■ Task item
Beginning with the line that holds "車のコーティング剤用広告漫画" and ending with the last line below, please copy every line exactly, add nothing, and leave out the pictures.

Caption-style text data
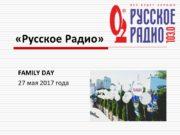«Русское Радио» FAMILY DAY 27 мая 2017 года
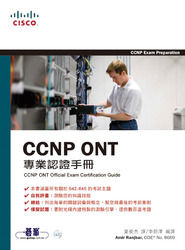 CCNP ONT 專業認證手冊 (CCNP ONT Official Exam Certification Guide)-cover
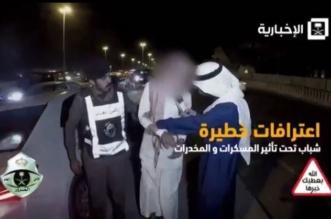 بالفيديو.. لحظة توقيف مخمورين قادوا سياراتهم بجنون في الرياض - المواطن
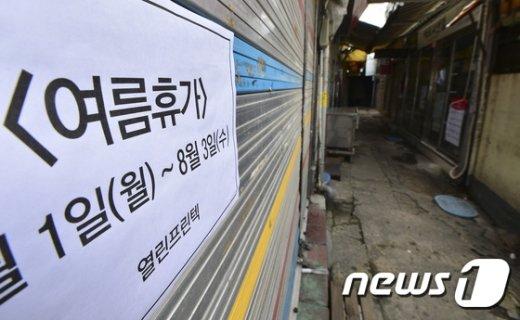 [사진]불꺼진 시장 '상인들은 휴가 중'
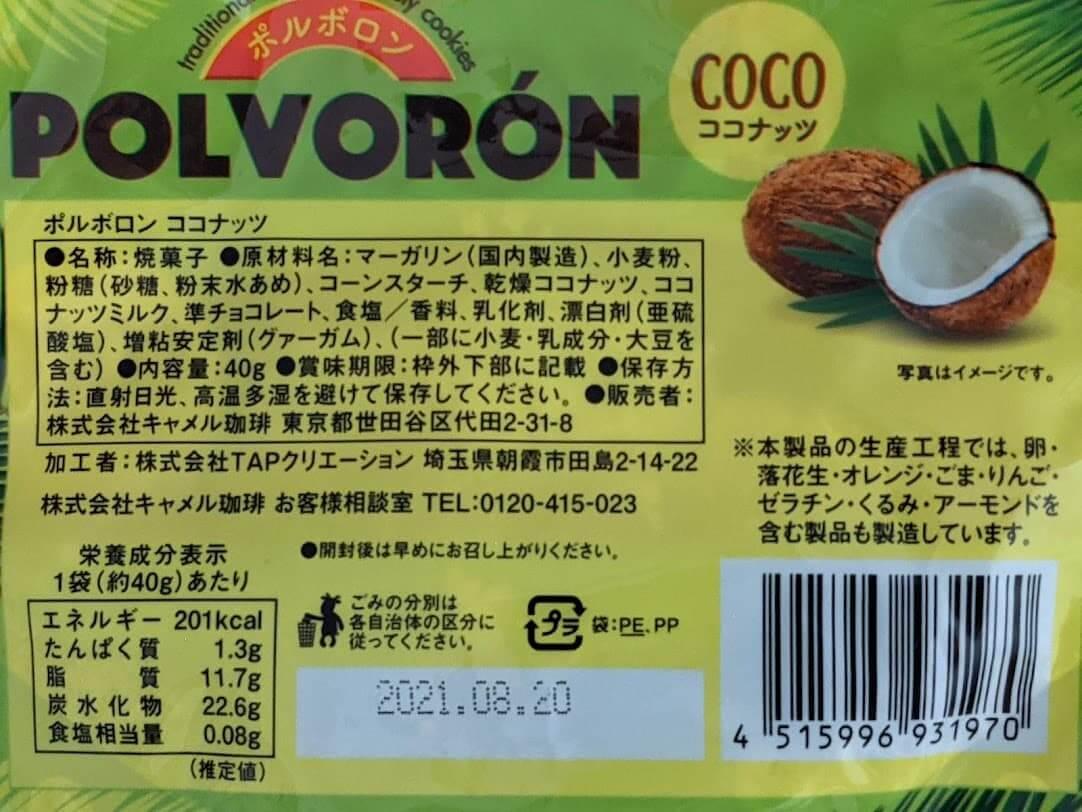 カルディ ポルボロン ココナッツ 栄養成分表示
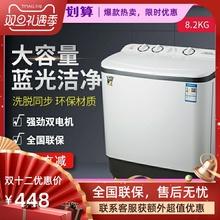 (小)鸭牌an全自动洗衣ny(小)型双缸双桶婴宝宝迷你8KG大容量老式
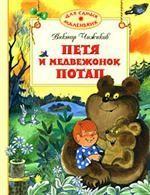 Петя и медвежонок Потап. Сказки
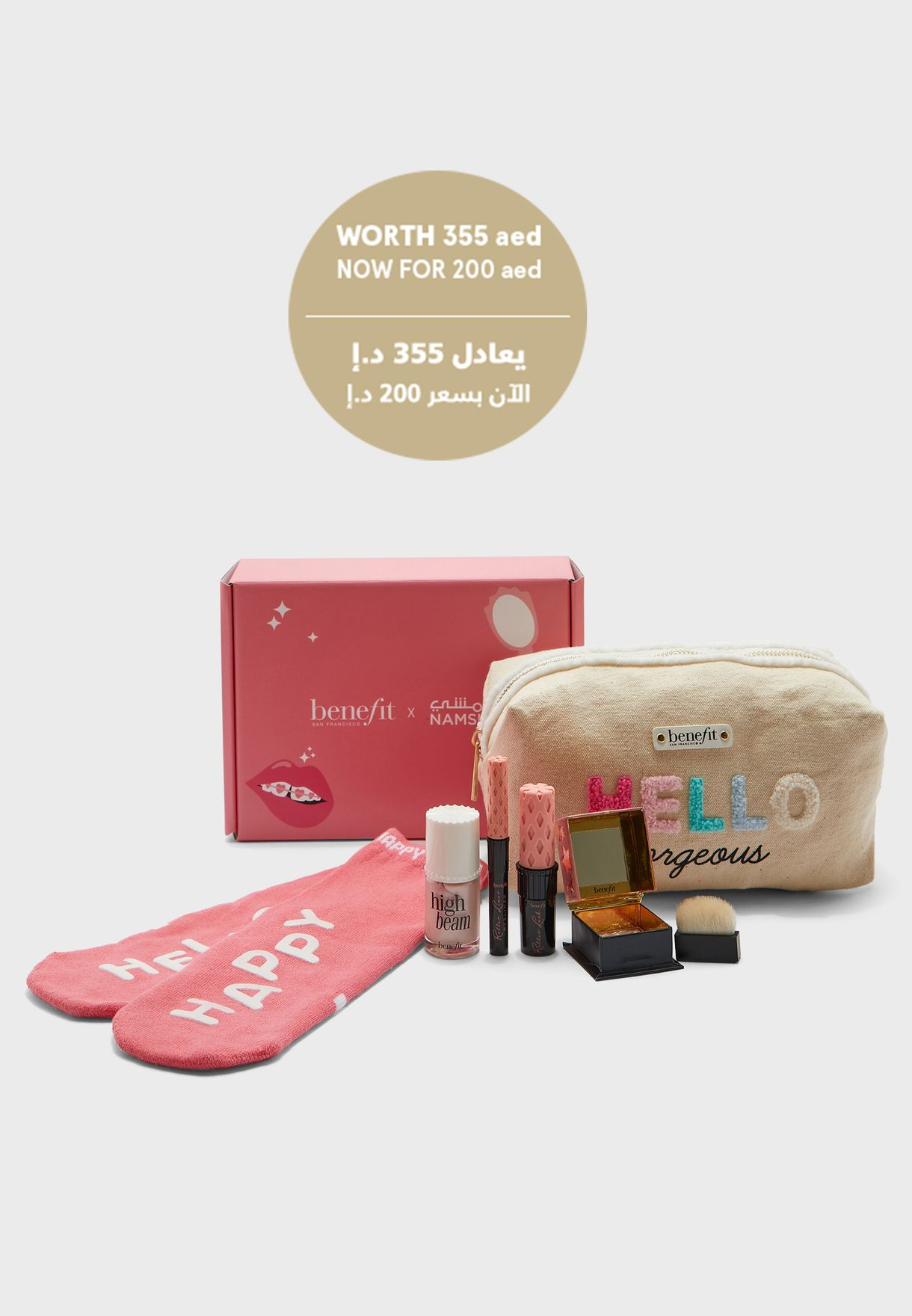 Benefit X Namshi Exclusive Beauty Box, Saving 44%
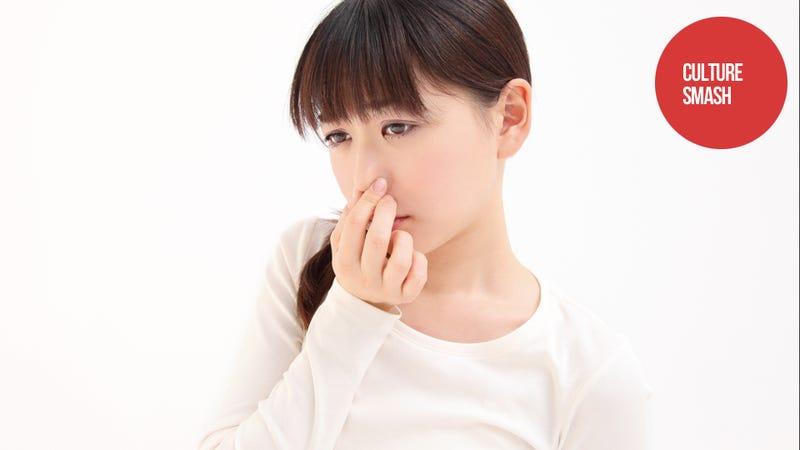 Asian girl farts #15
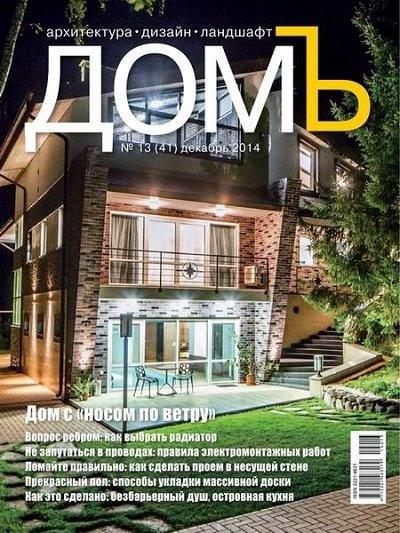Книга Журнал: ДомЪ №13 (41) (декабрь 2014)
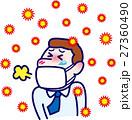 マスク男性 花粉症対策 風邪・インフルエンザ予防 27360490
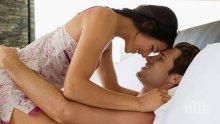 Дами, лекувайте мъжете си: Редовният секс води до дълголетие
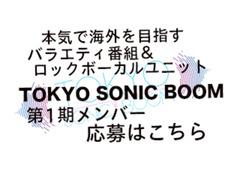 海外向けに積極的に展開「TOKYO SONIC BOOM」メンバー募集
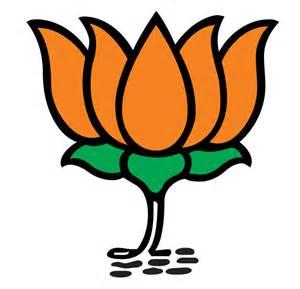 Vector Logos,High Resolution Logos&Logo Designs: BJP Logo ...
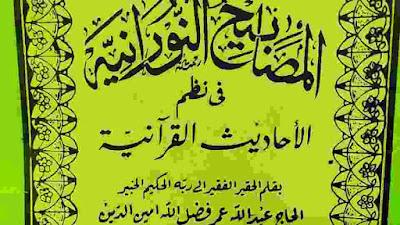 Al Mashobih an Nuraniyah karya KH. Abdullah Umar, Semarang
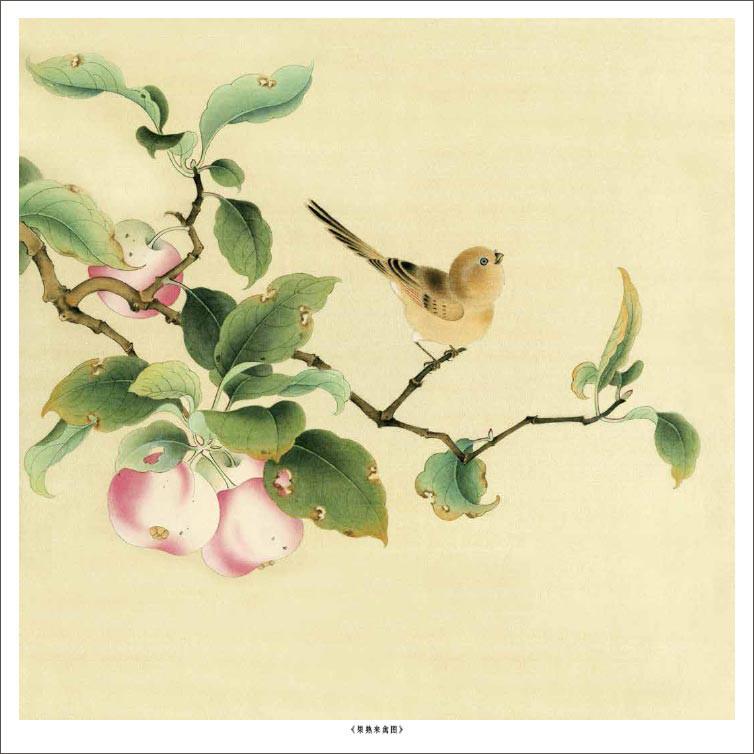 《枇杷山鸟图》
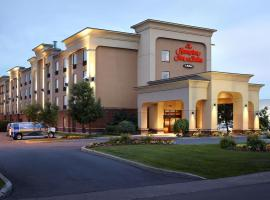 Hotel Photo: Hampton Inn & Suites Montreal-Dorval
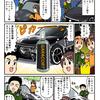 車のコーティング剤用広告漫画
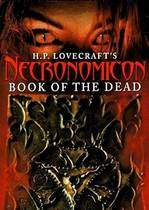 Necronomicon Cartea Morții (1993)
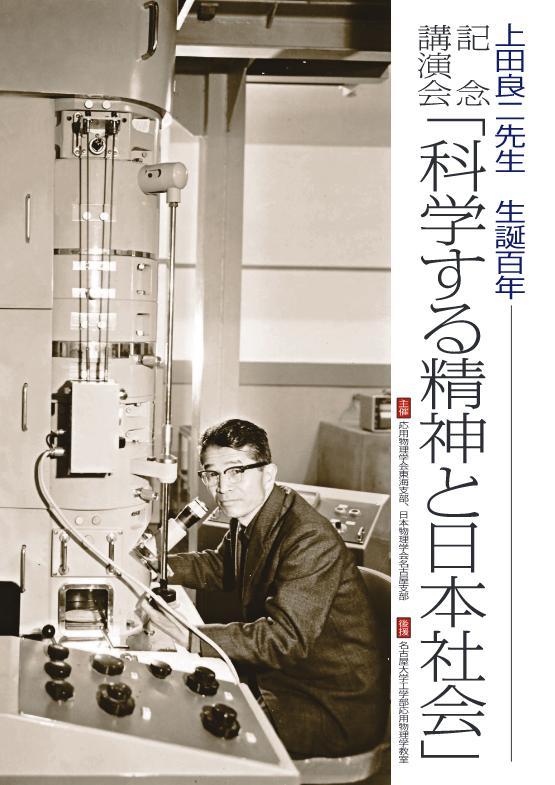 上田良二先生生誕百年記念講演会「科学する精神と日本社会」ブックレットの表紙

■ Result for this task
 車のコーティング剤用広告漫画
 Necronomicon Cartea Morții (1993)
 上田良二先生生誕百年記念講演会「科学する精神と日本社会」ブックレットの表紙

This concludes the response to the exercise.